Nigeria has the world's highest percentage of women using skin lightening agents in the quest for "beauty".
Lagos, Nigeria - After carefully washing her
face, legs and arms, Taiwo Solomon vigorously rubs cream over her body.
She is meticulous and makes sure she covers her entire face. Soloman,
32, is bleaching her skin. She believes fairer skin could be her ticket
to a better life. So she spends her meager savings on cheap black-market
concoctions that promise to lighten her pigment.
This has been a
daily routine for the past 15 years. Now several shades lighter she says
her new skin makes her feel more beautiful and confident.
“Bleaching
just makes me feel special, like am walking around in a spotlight,” she
told Al Jazeera. “I am not seeking to be totally white, I just want to
look beautiful. I cannot stop using the lightening agents,” she adds.
Solomon
is not alone. According to the World Health Organisation (WHO), 77
percent of women in Nigeria use skin-lightening products, the world’s
highest percentage. That compares with 59 percent in Togo, and 27
percent in Senegal. The reasons for this are varied but most people say
they use skin-lighteners because they want "white skin".
In many
parts of Africa, lighter-skinned women are considered more beautiful and
are believed to be more successful and likely to find marriage.
It's not only women though who are obsessed with bleaching their skins. Some men too are involved in the practice.
Conceptions of beauty
Lightening
creams are not effectively regulated in Nigeria where even roadside
vendors sell tubes and plastic bags of powders and ointments from
cardboard boxes stacked along sidewalks in market districts. Many of the
tubes are unlabelled as to their actual ingredients.
"An
African will prefer to be called John-Philip. If you said your name was
Chukwu Emeka Afongkudong they will say you are from the village. You are
backward. How can you have such a name? We really look down on our
culture and heritage instead of being proud of it. "
- Femi Kut, Nigerian Musician
In
a market in Lagos, Nigeria's commercial capital, business is booming
for shops selling skin-lightening products. Both local and imported
products line the shelves of Rashida Lawal’s cosmetics shop.
"About
90 percent of my clients come asking for skin whitening products," she
told Al Jazeera. "I sell it to them and give advice on what product is
best for them and how to use them."
She says most of her customers are in a great haste to lighten their skin.
“Taking
the color of your skin to different colour has to be gradual. It's not
something you decide one day that 'I want to be fair, I want to be like
Michael Jackson and you become Michael Jackson all of a sudden'. That is
why we have to advise them first before selling it to them” said Lawal.
Rashida and her staff also mix different ointments and creams for customers “depending on the desired level of lightness”.

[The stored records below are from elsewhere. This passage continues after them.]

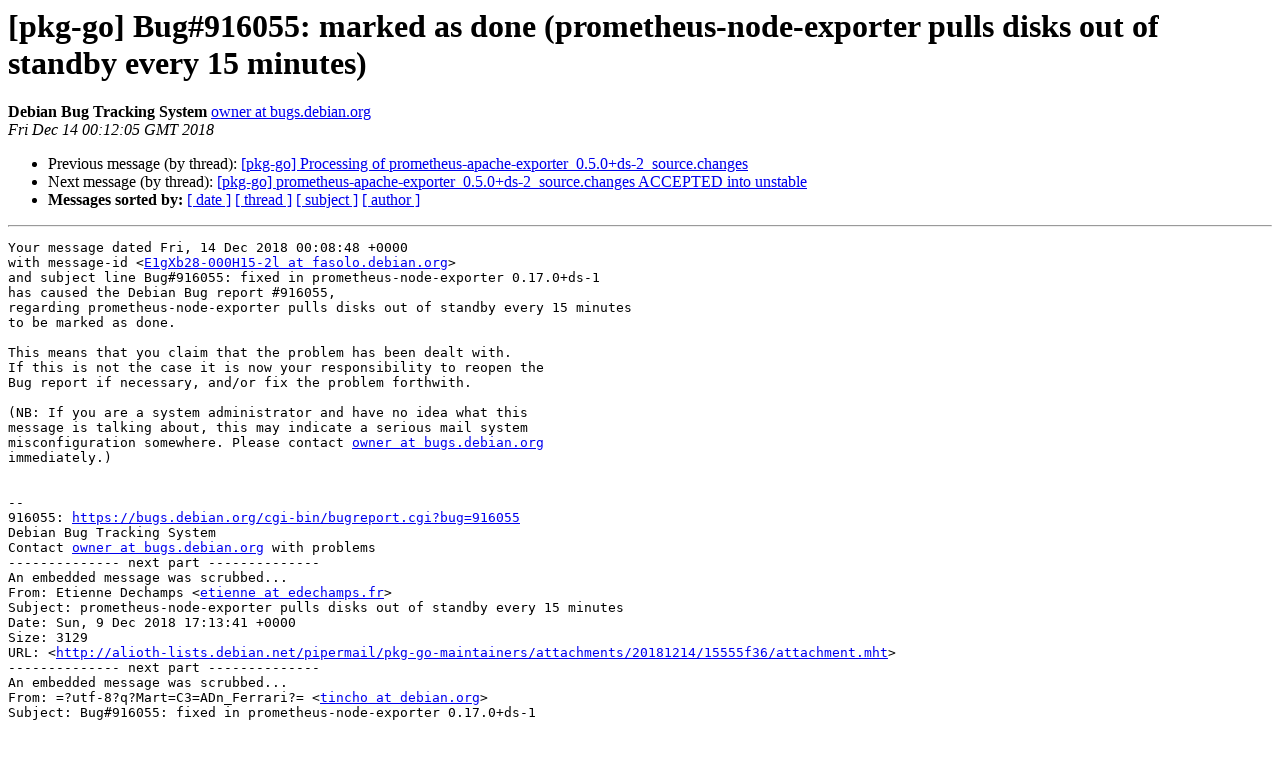

--- FILE ---
content_type: text/html
request_url: https://alioth-lists.debian.net/pipermail/pkg-go-maintainers/Week-of-Mon-20181210/024273.html
body_size: 1683
content:
<!DOCTYPE HTML PUBLIC "-//W3C//DTD HTML 4.01 Transitional//EN">
<HTML>
 <HEAD>
   <TITLE> [pkg-go] Bug#916055: marked as done (prometheus-node-exporter pulls disks out of standby every 15 minutes)
   </TITLE>
   <LINK REL="Index" HREF="index.html" >
   <LINK REL="made" HREF="mailto:pkg-go-maintainers%40alioth-lists.debian.net?Subject=Re%3A%20%5Bpkg-go%5D%20Bug%23916055%3A%20marked%20as%20done%20%28prometheus-node-exporter%20pulls%0A%20disks%20out%20of%20standby%20every%2015%20minutes%29&In-Reply-To=%3Chandler.916055.D916055.154474613032214.ackdone%40bugs.debian.org%3E">
   <META NAME="robots" CONTENT="index,nofollow">
   <style type="text/css">
       pre {
           white-space: pre-wrap;       /* css-2.1, curent FF, Opera, Safari */
           }
   </style>
   <META http-equiv="Content-Type" content="text/html; charset=utf-8">
   <LINK REL="Previous"  HREF="024272.html">
   <LINK REL="Next"  HREF="024274.html">
 </HEAD>
 <BODY BGCOLOR="#ffffff">
   <H1>[pkg-go] Bug#916055: marked as done (prometheus-node-exporter pulls disks out of standby every 15 minutes)</H1>
    <B>Debian Bug Tracking System</B> 
    <A HREF="mailto:pkg-go-maintainers%40alioth-lists.debian.net?Subject=Re%3A%20%5Bpkg-go%5D%20Bug%23916055%3A%20marked%20as%20done%20%28prometheus-node-exporter%20pulls%0A%20disks%20out%20of%20standby%20every%2015%20minutes%29&In-Reply-To=%3Chandler.916055.D916055.154474613032214.ackdone%40bugs.debian.org%3E"
       TITLE="[pkg-go] Bug#916055: marked as done (prometheus-node-exporter pulls disks out of standby every 15 minutes)">owner at bugs.debian.org
       </A><BR>
    <I>Fri Dec 14 00:12:05 GMT 2018</I>
    <P><UL>
        <LI>Previous message (by thread): <A HREF="024272.html">[pkg-go] Processing of prometheus-apache-exporter_0.5.0+ds-2_source.changes
</A></li>
        <LI>Next message (by thread): <A HREF="024274.html">[pkg-go] prometheus-apache-exporter_0.5.0+ds-2_source.changes ACCEPTED into unstable
</A></li>
         <LI> <B>Messages sorted by:</B> 
              <a href="date.html#24273">[ date ]</a>
              <a href="thread.html#24273">[ thread ]</a>
              <a href="subject.html#24273">[ subject ]</a>
              <a href="author.html#24273">[ author ]</a>
         </LI>
       </UL>
    <HR>  
<!--beginarticle-->
<PRE>Your message dated Fri, 14 Dec 2018 00:08:48 +0000
with message-id &lt;<A HREF="https://alioth-lists.debian.net/cgi-bin/mailman/listinfo/pkg-go-maintainers">E1gXb28-000H15-2l at fasolo.debian.org</A>&gt;
and subject line Bug#916055: fixed in prometheus-node-exporter 0.17.0+ds-1
has caused the Debian Bug report #916055,
regarding prometheus-node-exporter pulls disks out of standby every 15 minutes
to be marked as done.

This means that you claim that the problem has been dealt with.
If this is not the case it is now your responsibility to reopen the
Bug report if necessary, and/or fix the problem forthwith.

(NB: If you are a system administrator and have no idea what this
message is talking about, this may indicate a serious mail system
misconfiguration somewhere. Please contact <A HREF="https://alioth-lists.debian.net/cgi-bin/mailman/listinfo/pkg-go-maintainers">owner at bugs.debian.org</A>
immediately.)


-- 
916055: <A HREF="https://bugs.debian.org/cgi-bin/bugreport.cgi?bug=916055">https://bugs.debian.org/cgi-bin/bugreport.cgi?bug=916055</A>
Debian Bug Tracking System
Contact <A HREF="https://alioth-lists.debian.net/cgi-bin/mailman/listinfo/pkg-go-maintainers">owner at bugs.debian.org</A> with problems
-------------- next part --------------
An embedded message was scrubbed...
From: Etienne Dechamps &lt;<A HREF="https://alioth-lists.debian.net/cgi-bin/mailman/listinfo/pkg-go-maintainers">etienne at edechamps.fr</A>&gt;
Subject: prometheus-node-exporter pulls disks out of standby every 15 minutes
Date: Sun, 9 Dec 2018 17:13:41 +0000
Size: 3129
URL: &lt;<A HREF="http://alioth-lists.debian.net/pipermail/pkg-go-maintainers/attachments/20181214/15555f36/attachment.mht">http://alioth-lists.debian.net/pipermail/pkg-go-maintainers/attachments/20181214/15555f36/attachment.mht</A>&gt;
-------------- next part --------------
An embedded message was scrubbed...
From: =?utf-8?q?Mart=C3=ADn_Ferrari?= &lt;<A HREF="https://alioth-lists.debian.net/cgi-bin/mailman/listinfo/pkg-go-maintainers">tincho at debian.org</A>&gt;
Subject: Bug#916055: fixed in prometheus-node-exporter 0.17.0+ds-1
Date: Fri, 14 Dec 2018 00:08:48 +0000
Size: 6056
URL: &lt;<A HREF="http://alioth-lists.debian.net/pipermail/pkg-go-maintainers/attachments/20181214/15555f36/attachment-0001.mht">http://alioth-lists.debian.net/pipermail/pkg-go-maintainers/attachments/20181214/15555f36/attachment-0001.mht</A>&gt;
</PRE>


<!--endarticle-->
    <HR>
    <P><UL>
        <!--threads-->
	<LI>Previous message (by thread): <A HREF="024272.html">[pkg-go] Processing of prometheus-apache-exporter_0.5.0+ds-2_source.changes
</A></li>
	<LI>Next message (by thread): <A HREF="024274.html">[pkg-go] prometheus-apache-exporter_0.5.0+ds-2_source.changes ACCEPTED into unstable
</A></li>
         <LI> <B>Messages sorted by:</B> 
              <a href="date.html#24273">[ date ]</a>
              <a href="thread.html#24273">[ thread ]</a>
              <a href="subject.html#24273">[ subject ]</a>
              <a href="author.html#24273">[ author ]</a>
         </LI>
       </UL>

<hr>
<a href="https://alioth-lists.debian.net/cgi-bin/mailman/listinfo/pkg-go-maintainers">More information about the Pkg-go-maintainers
mailing list</a><br>
</body></html>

Famous Nigerian Musician Femi Kuti says the use skin-lightening products have given rise to their own terminology.
“When
the bleaching propaganda got so negative, they had to come up with
toning. Bleaching sounds too hard, now it’s toning. I don't bleach, they
say, I tone!”
“They think bleaching is gege,” he told Al Jazeera, using a Nigerian term for cool.
Femi attributes skin bleaching to a feeling that foreign products and images must, by definition, be good.
“An
African will prefer to be called John-Philip. If you said your name was
Chukwu Emeka Afongkudong they will say you are from the village. You
are backward. How can you have such a name? We really look down on our
culture and heritage instead of being proud of it,” he laments.
Dangerous consequences
Skin
bleaching comes with hazardous health consequences. The dangers
associated with the use of toxic compounds for skin bleaching include
blood cancers such as leukemia and cancers of the liver and kidneys as
well as severe skin conditions.
Hardcore bleachers use illegal
ointments containing toxins like mercury, a metal that blocks production
of melanin, which gives the skin its colour, but can also be toxic.
Ayobode
Williams, a medical doctor, says the skin bleaching agents have both
internal and external effects on those who use them.
“Systemically
it causes things like kidney failure because of the mercury in some of
the products and it also causes eczema, skin pigmentation among a host
of other infections,” he told Al Jazeera.
Dr Williams warned that sustained use of bleaching agents could cause even cancer.
Yet few seem to pay attention to these dangers. For those who bleach, staying black is not beautiful at all.